The data ended up in one of the 1000 Genomes papers. (Looking at the dates on my files, it must have been from the pilot phase of the project.) I remember if this was from a final dataset or if some more tinkering happened before release. (If not final, it was close.) If I wanted to do it properly, I’d download the Phase 3 data and calculate from scratch. The data I used here was from SNPs in intergenic regions, since they are less affected by natural selection than those in genes.

Note that I’m only showing the shapes of the distributions, not the overall scale (i.e. not the actual numbers of SNPs); the latter will depend on population size and on the mutation rate, neither known very well. There’s no fitting involved. The simulated distribution is for a constant-sized population (your 10k, in fact) simulated for 20 x (population size); the Yoruba distribution is whatever came out of the sequencing. The Yoruba data is below the simulated for very low frequencies, presumably because of failure to detect low-frequency variants in the low-coverage sequencing we were doing. It’s above it for somewhat higher frequencies, probably reflecting population expansion. It also has a spike at very high frequencies because of alleles that have their ancestral state identified incorrectly; those should actually be at the low end.

gbrooks9 · July 28, 2017, 9:21am

@nashenvi

Implicit in the Young Population scenario is that the Young population is still small.

You do know, yes?, that small populations are more easily influenced by mutations? And that large one’s are rather resilient to genetic shift?

This is a well established tendency!

It is only when a population has been so diminished by natural pressures that it becomes more open to novel arrangements of alleles and/or mutations! This is the direct result of an increasingly tightening bottleneck.

You can virtually see the hand of God in this!

nashenvi · July 28, 2017, 11:24am

Ah, this makes perfect sense. And the total time has to be long enough for the diffusion process to ‘feel’ the other absorbing wall, or you won’t reach steady-state. It’s no wonder my simulations don’t show this, because they treat only one absorbing barrier!

However, I’m not not sure how we get the population size out of this. If 1/f is the signature of a steady-state process, then it should fall out of any size population, as long as we wait long enough, correct? And wouldn’t it follow that the smaller the population, the less time we’d have to wait (I’m guessing that the waiting time is something like 1/N^2, based on solid state physics)?

Also, is the Yoruba data representative of the human genome as a whole?

One more question: I’m now not sure what your ‘old population’ plot represents. In both models, you used t = 20*N on a population of N=10,000, correct? So what distinguishes the models? Did you anneal the ‘old population’ model to reach a steady-state before beginning the simulation?

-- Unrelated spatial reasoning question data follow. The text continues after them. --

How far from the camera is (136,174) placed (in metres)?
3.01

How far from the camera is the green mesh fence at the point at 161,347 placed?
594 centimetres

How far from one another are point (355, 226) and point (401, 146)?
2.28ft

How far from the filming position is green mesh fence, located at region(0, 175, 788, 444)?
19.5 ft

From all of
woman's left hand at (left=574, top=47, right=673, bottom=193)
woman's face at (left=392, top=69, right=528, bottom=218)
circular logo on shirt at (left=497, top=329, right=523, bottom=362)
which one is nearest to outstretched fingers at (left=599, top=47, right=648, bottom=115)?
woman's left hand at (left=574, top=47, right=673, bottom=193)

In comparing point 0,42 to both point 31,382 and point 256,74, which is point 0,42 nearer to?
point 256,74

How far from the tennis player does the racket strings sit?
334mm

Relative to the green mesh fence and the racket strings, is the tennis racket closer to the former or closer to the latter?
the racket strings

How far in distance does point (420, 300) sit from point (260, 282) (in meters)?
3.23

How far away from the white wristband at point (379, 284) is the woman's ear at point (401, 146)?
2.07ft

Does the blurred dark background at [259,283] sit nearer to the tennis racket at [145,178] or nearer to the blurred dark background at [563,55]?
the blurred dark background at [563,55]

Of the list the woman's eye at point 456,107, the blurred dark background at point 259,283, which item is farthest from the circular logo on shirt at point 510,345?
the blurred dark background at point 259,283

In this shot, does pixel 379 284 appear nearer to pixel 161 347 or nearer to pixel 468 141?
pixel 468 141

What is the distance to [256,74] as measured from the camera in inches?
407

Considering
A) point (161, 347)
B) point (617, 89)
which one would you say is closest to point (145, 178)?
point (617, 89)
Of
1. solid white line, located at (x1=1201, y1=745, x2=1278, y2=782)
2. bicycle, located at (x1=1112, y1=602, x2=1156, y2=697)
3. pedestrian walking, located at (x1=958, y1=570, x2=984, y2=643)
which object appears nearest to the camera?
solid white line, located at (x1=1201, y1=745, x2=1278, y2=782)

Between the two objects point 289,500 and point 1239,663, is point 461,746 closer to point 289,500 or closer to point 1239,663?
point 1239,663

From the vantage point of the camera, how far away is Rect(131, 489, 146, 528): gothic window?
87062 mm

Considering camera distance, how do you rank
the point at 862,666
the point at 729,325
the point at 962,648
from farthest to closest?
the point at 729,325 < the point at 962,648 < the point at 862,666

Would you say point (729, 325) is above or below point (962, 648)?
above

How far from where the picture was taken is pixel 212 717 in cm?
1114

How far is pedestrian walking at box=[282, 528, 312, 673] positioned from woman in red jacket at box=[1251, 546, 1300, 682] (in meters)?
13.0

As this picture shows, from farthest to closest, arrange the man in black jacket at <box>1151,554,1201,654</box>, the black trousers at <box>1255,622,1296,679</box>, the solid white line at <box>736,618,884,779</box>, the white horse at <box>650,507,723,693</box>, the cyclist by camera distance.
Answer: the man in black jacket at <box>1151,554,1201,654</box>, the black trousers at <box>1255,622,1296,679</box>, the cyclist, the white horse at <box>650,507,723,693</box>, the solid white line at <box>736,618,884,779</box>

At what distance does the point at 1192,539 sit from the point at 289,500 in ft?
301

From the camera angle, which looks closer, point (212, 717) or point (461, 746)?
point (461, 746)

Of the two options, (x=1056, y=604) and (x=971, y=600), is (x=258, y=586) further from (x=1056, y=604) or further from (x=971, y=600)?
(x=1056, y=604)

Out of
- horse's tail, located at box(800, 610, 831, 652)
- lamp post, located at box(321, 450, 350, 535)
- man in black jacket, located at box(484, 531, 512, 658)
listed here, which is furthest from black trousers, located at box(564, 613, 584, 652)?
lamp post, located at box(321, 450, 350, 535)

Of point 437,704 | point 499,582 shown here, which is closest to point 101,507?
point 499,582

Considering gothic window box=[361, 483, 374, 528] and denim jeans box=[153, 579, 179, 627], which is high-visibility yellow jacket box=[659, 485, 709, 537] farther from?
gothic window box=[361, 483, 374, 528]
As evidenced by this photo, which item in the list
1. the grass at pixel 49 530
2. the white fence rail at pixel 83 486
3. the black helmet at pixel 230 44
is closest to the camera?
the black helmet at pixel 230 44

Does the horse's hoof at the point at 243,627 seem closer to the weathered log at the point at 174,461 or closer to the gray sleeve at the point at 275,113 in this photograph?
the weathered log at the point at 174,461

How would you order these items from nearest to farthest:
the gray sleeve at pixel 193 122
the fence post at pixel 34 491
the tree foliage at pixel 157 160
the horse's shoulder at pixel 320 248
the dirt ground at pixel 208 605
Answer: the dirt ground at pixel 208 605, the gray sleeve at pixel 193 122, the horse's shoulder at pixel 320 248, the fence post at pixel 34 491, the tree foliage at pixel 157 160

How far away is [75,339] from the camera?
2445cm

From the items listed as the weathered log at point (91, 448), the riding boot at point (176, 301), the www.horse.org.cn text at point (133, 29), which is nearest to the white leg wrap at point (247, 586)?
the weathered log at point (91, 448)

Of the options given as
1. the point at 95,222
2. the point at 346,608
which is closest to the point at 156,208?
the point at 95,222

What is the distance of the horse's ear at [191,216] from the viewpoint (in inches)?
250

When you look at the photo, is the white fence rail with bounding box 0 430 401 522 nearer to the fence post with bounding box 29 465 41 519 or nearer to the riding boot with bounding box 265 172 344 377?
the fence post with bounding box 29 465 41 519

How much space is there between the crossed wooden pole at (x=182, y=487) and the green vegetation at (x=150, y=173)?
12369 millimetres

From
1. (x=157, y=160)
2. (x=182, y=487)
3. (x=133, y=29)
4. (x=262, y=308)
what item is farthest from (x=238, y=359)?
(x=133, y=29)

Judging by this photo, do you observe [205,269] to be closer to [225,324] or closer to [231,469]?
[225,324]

nashenvi · July 28, 2017, 11:32am

George, I’m not sure I understand your question. It’s the shape of the tail that was surprising to me, because I didn’t realize that it implied a steady-state diffusion.

gbrooks9 · July 28, 2017, 4:36pm

@nashenvi:

I believe the shape of these curves correlate proportionally to how large the populations are in relation to the average incidence of new mutations and/or allele ratios vs. how steep the natural selecdtion attrition curve is for the population at a given time.

If the population is small (all things being equal) - - or larger if natural selection attrition is higher than an average baseline - - things happen more quickly than if natural selection attrition is not particularly severe and/or the population is larger.

It’s basic math: the larger the population, and the lower the attrition is for owning the dominant allele configuration, the longer it takes for the population to respond to genetic changes of any kind.

@Swamidass or others here could tell me/us if they think I’m on the right track.

Swamidass · July 28, 2017, 5:03pm

Sorry @gbrooks9 I’m as confused as @nashenvi on your posts. @glipsnort is exactly right though.

@nashenvi I’m not sure if this is exactly a diffusive process. It is more like a snowball process. The more you grow, the easier it is to grow. The axis obscures this a bit, because it is “fraction of variation” rather than “frequency”.

In the young-pop case, everything should be very low frequency and there are only a few variants. They are all moving at the same rate therefore. In the old-pop model, some of them have grown enough to start snowballing, by fluctuating with higher variance.

Okay maybe snoball isn’t the exact right analogy.

That is why log-log graph shows a line. Do you see that and know what it means? This is a power law or scale-free distribution, a classic feature of many processes, including this. The fact that we see scale-free distributions in DNA is a good indicator that the populations are old.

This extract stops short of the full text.